Batch Processing

NOTE: In release 4.3.0, this is a beta feature.

pScheduler can be used to run a series of tasks, called a batch, from the command line and return the results for further processing by other programs.

Each task is referred to as a job.

Jobs can be done singly or in multiple iterations with the latter being possible serially or in parallel.

Invocation

The batch processor is started using a pscheduler command:

pscheduler batch [ OPTIONS ] [ INPUT-FILE ]
NOTE: The batch processor has a safety mechanism to prevent

accidental use in production until it is no longer a beta feature. To invoke it in this version, set the environment variable BETA to any value, e.g.:

BETA=1 pscheduler batch [ OPTIONS ] [ INPUT-FILE ]

The OPTIONS control the batch processor’s behavior and can be listed using the --help option.

The INPUT-FILE is a path to the input. If not provided or is -, input will be taken from the standard input.

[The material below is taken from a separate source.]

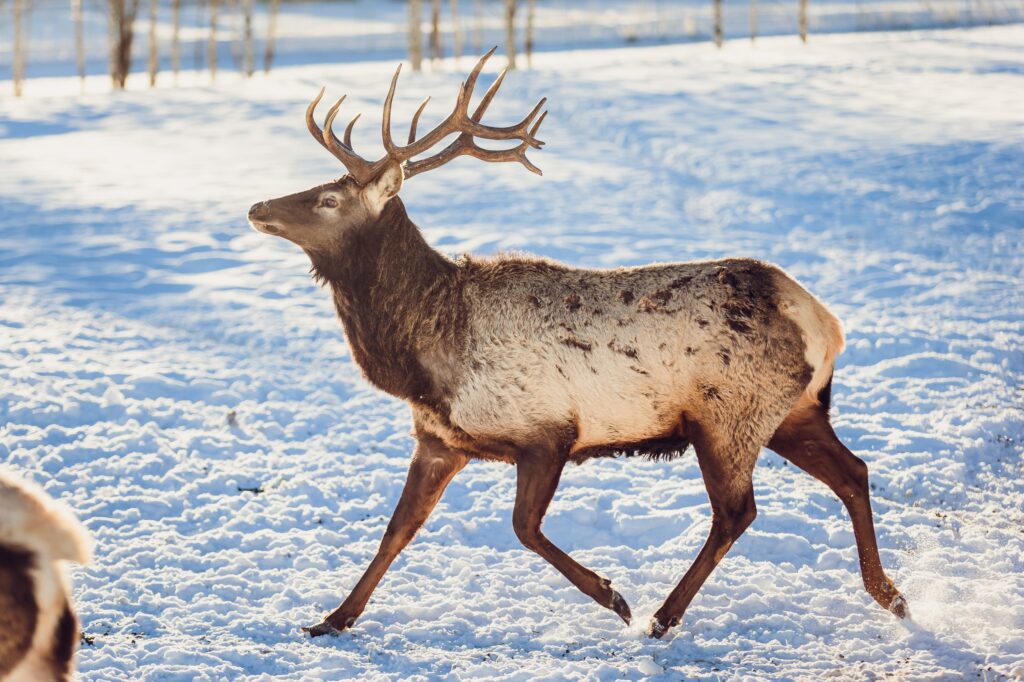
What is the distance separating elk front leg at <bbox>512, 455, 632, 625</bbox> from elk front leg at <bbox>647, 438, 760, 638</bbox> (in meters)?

The final result (see _pscheduler_batch_output) is sent to the standard output.

Error and diagnostic output will be sent to standard error.

Input

Input to the batch processor is JSON in the form of a single object containing two pairs, global and jobs.

The global Pair

The global pair is an optional JSON object containing data and transforms provided or applied to all jobs. It contains the following pairs, all optional:

data (Any JSON) - Data made available to all jq transforms as a variable named $global.

transform-pre (pScheduler jq Transform) - A transform applied to the task object in each job before anything else is done.

transform-post (pScheduler jq Transform) - A transform applied to the task object in each job after transform-pre and the job’s task-transform have been applied.

The jobs Pair

The jobs pair is an array of objects, each containing a single job:

"jobs": [
    { ... Job 1 .. },
    { ... Job 2 .. },
    { ... Job n .. }
]

A job is described in a JSON object containing the following pairs:

label (String) - A label for the job, used for reference in debugging output.

enabled (Boolean) - Determines whether or not the job is run. Defaults to true.

iterations (Number) - The number of times to run the specified task.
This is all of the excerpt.